▸ Dataset content:
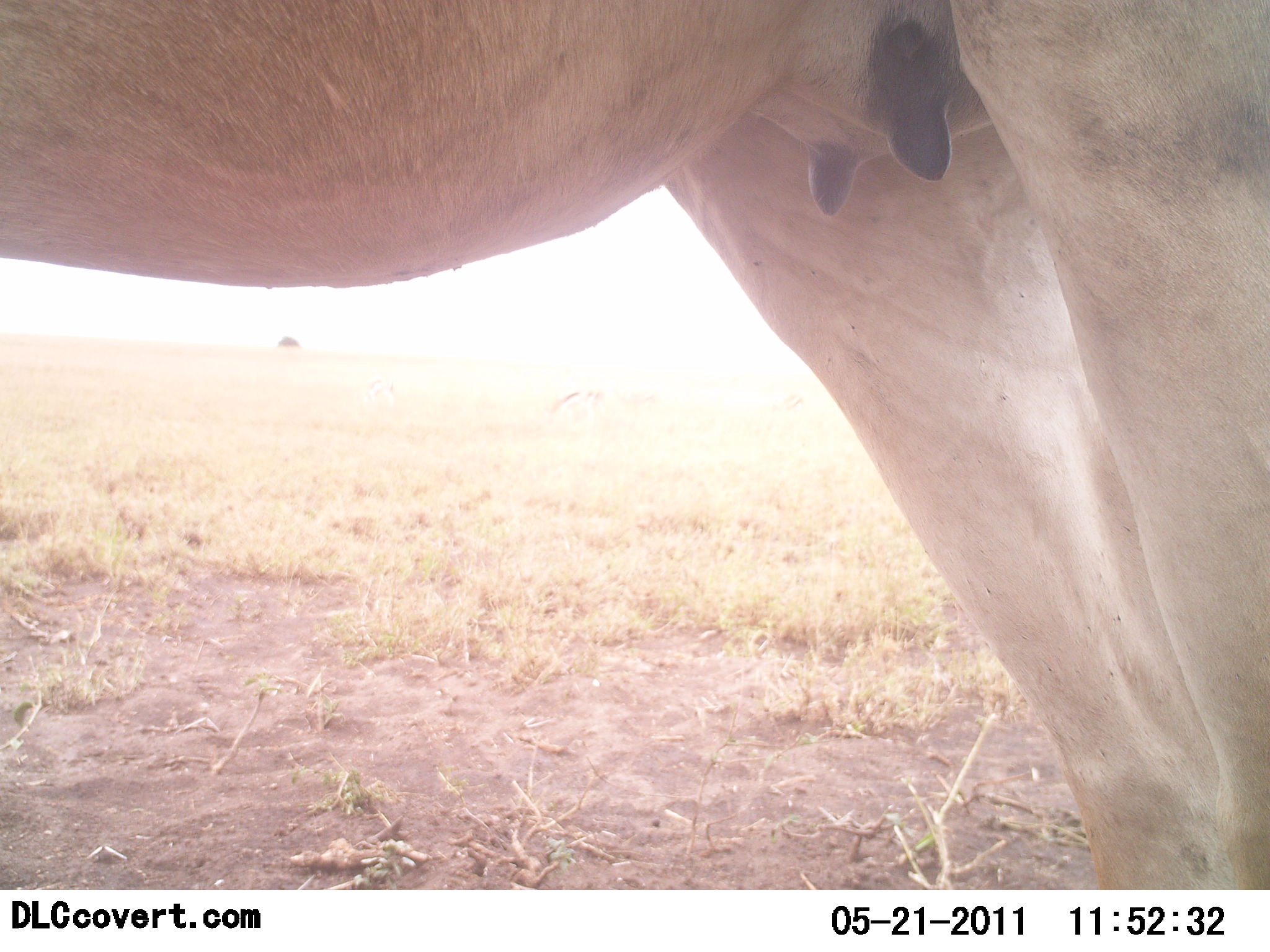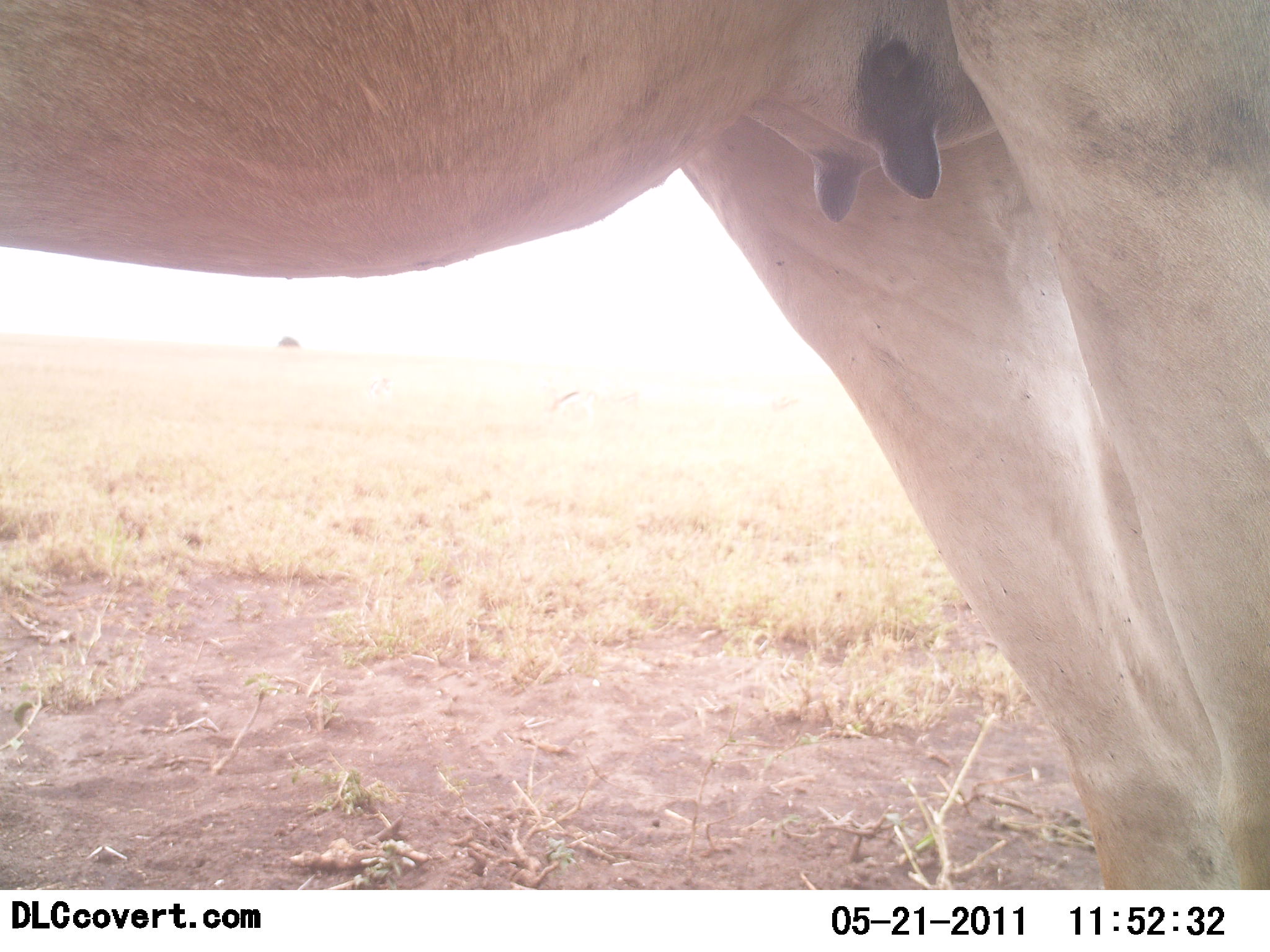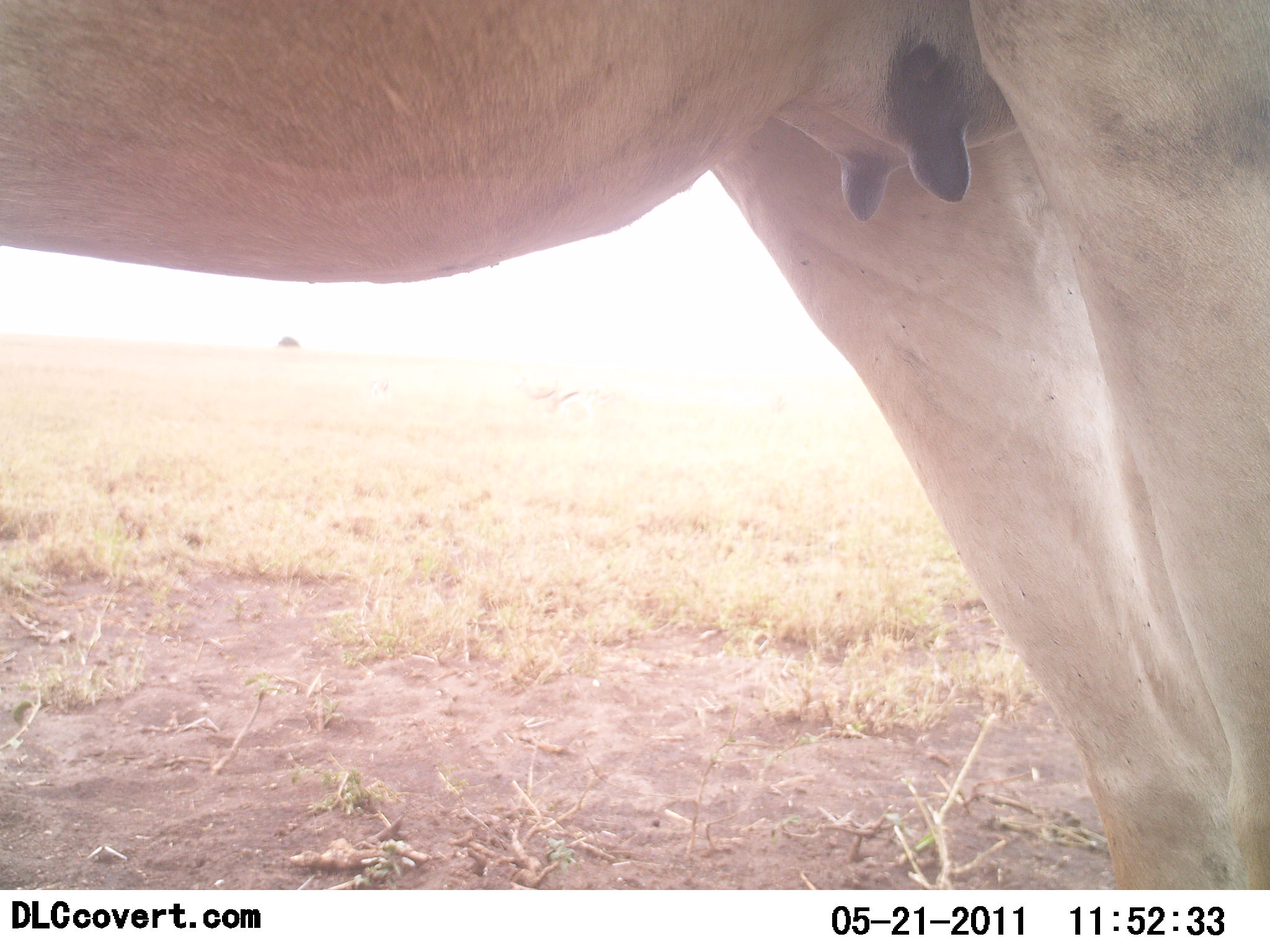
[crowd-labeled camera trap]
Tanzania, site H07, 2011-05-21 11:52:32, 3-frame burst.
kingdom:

▸ Activity:
Would you copy all of the data exactly? Keep the pictures out of it.

▸ Solution to this task:
[crowd-labeled camera trap]
Tanzania, site H07, 2011-05-21 11:52:32, 3-frame burst.
kingdom:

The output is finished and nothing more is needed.